───── Text passage
In his address, Pashinyan linked remembrance of the 1915 Armenian Genocide with a broader political message emphasizing statehood, peace, and the Republic of Armenia’s current internationally recognized borders as the foundation for the country’s future.

He also warned that certain forces promoting the so-called “historical justice” risk pushing Armenia back toward policies that could endanger its statehood and sovereignty.

Below is the full text of Pashinyan’s statement.

“Dear people, dear citizens of the Republic of Armenia,

Today we commemorate the victims of the Armenian Genocide of 1915—the Medz Yeghern—and pay tribute to our compatriots who, for being Armenian, were subjected to massacre, deportation, and famine in the Ottoman Empire. The Medz Yeghern is the greatest tragedy that has befallen our people, one that we have been reliving for 111 years.

Every year on April 24, tens of thousands of our citizens march to the Tsitsernakaberd Memorial to bow before our martyred compatriots. Our nationwide procession on this day is also an _expression_ of reflection, remembrance, historical assessment, and a determination to prevent the recurrence of the Medz Yeghern. It is upon this reflection and determination that the policies of the Government of the Republic of Armenia and the ruling majority in recent years have been based.

By your mandate, citizens of the Republic of Armenia, we have shown resolve to more deeply understand our people’s past and its recurring patterns, in order to prevent their repetition and to build a better present and future.

Today we have reached that goal, including by recognizing that the Medz Yeghern must not be allowed to become a tool in the hands of international actors in their conflicts with one another. The academic volume on the History of Armenia published by our National Academy of Sciences substantiates that the Medz Yeghern was also a consequence of the practice of drawing the Armenian people into international machinations—a practice that began in the mid-19th century and reached its tragic culmination in 1915.

Dear people, dear citizens of the Republic of Armenia, our people’s greatest aspiration has been fulfilled: we have a state, and we have peace. Statehood and peace are the guarantees that the Armenian Genocide will never happen again.
──────────
───── Extracted entries
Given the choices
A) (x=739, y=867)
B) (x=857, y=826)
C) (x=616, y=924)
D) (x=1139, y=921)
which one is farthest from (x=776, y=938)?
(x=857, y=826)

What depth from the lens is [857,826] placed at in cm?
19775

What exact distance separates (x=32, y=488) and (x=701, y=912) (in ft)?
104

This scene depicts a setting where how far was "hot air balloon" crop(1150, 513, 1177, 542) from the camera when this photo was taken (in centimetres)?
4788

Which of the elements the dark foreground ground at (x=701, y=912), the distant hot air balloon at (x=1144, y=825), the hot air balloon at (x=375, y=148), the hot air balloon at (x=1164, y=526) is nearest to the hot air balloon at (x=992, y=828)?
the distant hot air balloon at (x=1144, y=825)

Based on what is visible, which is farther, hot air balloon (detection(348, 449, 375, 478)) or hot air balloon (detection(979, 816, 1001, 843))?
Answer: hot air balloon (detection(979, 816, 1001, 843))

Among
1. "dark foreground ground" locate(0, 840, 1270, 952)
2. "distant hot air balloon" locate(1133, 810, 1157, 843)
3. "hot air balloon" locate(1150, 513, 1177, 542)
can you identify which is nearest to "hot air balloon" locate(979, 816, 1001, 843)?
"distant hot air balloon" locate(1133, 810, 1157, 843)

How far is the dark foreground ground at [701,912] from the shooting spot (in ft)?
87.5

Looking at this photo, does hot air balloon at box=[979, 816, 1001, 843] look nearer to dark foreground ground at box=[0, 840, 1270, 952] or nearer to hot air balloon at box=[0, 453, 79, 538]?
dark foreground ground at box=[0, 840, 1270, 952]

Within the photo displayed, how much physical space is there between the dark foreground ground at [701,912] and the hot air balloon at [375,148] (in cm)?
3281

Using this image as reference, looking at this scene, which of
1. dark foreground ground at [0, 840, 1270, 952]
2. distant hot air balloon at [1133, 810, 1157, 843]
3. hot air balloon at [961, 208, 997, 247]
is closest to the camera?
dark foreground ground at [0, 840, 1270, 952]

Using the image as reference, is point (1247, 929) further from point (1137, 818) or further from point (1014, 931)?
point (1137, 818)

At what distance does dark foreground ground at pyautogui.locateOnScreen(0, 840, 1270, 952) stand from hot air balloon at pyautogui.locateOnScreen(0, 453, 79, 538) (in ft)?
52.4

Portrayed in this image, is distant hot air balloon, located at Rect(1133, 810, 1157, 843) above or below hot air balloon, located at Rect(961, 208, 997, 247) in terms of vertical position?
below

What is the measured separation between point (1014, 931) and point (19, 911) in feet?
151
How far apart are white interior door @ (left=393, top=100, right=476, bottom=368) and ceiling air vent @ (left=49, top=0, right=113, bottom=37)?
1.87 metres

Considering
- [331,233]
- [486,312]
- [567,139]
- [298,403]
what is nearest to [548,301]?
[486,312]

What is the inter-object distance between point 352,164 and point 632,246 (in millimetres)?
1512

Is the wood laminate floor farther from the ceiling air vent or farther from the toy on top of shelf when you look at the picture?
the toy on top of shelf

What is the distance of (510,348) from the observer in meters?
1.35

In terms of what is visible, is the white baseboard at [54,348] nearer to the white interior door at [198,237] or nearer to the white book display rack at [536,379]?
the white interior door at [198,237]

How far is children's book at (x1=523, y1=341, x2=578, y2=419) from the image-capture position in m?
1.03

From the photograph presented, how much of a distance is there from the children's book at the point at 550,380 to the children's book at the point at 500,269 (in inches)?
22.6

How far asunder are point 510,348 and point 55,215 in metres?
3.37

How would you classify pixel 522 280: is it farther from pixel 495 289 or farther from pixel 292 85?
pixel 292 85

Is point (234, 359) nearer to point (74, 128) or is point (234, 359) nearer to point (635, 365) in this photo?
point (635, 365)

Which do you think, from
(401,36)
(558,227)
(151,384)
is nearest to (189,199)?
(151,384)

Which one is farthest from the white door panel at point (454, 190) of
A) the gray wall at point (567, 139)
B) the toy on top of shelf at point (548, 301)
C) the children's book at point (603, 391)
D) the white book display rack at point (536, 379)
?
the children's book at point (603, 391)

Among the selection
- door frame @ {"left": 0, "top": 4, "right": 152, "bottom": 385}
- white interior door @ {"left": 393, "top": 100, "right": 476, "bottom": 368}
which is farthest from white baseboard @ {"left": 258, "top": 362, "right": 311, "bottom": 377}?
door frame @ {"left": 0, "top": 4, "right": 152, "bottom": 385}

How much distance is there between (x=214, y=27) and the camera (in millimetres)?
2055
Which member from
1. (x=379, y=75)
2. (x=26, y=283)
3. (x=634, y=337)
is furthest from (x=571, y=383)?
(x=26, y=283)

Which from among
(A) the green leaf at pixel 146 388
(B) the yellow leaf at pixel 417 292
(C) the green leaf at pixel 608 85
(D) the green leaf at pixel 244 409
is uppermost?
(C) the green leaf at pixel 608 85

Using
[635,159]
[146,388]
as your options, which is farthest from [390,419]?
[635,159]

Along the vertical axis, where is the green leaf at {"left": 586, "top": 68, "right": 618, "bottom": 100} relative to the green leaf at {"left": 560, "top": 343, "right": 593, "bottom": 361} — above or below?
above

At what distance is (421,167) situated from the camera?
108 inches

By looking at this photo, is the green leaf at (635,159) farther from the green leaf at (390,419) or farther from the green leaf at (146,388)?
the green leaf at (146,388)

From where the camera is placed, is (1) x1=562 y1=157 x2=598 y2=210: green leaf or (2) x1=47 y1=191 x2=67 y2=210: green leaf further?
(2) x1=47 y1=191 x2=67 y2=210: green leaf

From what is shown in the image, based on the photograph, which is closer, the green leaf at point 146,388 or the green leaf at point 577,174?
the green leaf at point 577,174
──────────
→ What you need to do:
A. Write out the passage of Pashinyan's statement starting at "By your mandate, citizens" and ending at "present and future.", swapping "resolve" for "determination".
B. Pull out every line of the rows that contains the word "baseboard".
The rows have no connection to Pashinyan's statement.

→ Expected outputs:
A.
By your mandate, citizens of the Republic of Armenia, we have shown determination to more deeply understand our people’s past and its recurring patterns, in order to prevent their repetition and to build a better present and future.

B.
In terms of what is visible, is the white baseboard at [54,348] nearer to the white interior door at [198,237] or nearer to the white book display rack at [536,379]?
which is farthest from white baseboard @ {"left": 258, "top": 362, "right": 311, "bottom": 377}?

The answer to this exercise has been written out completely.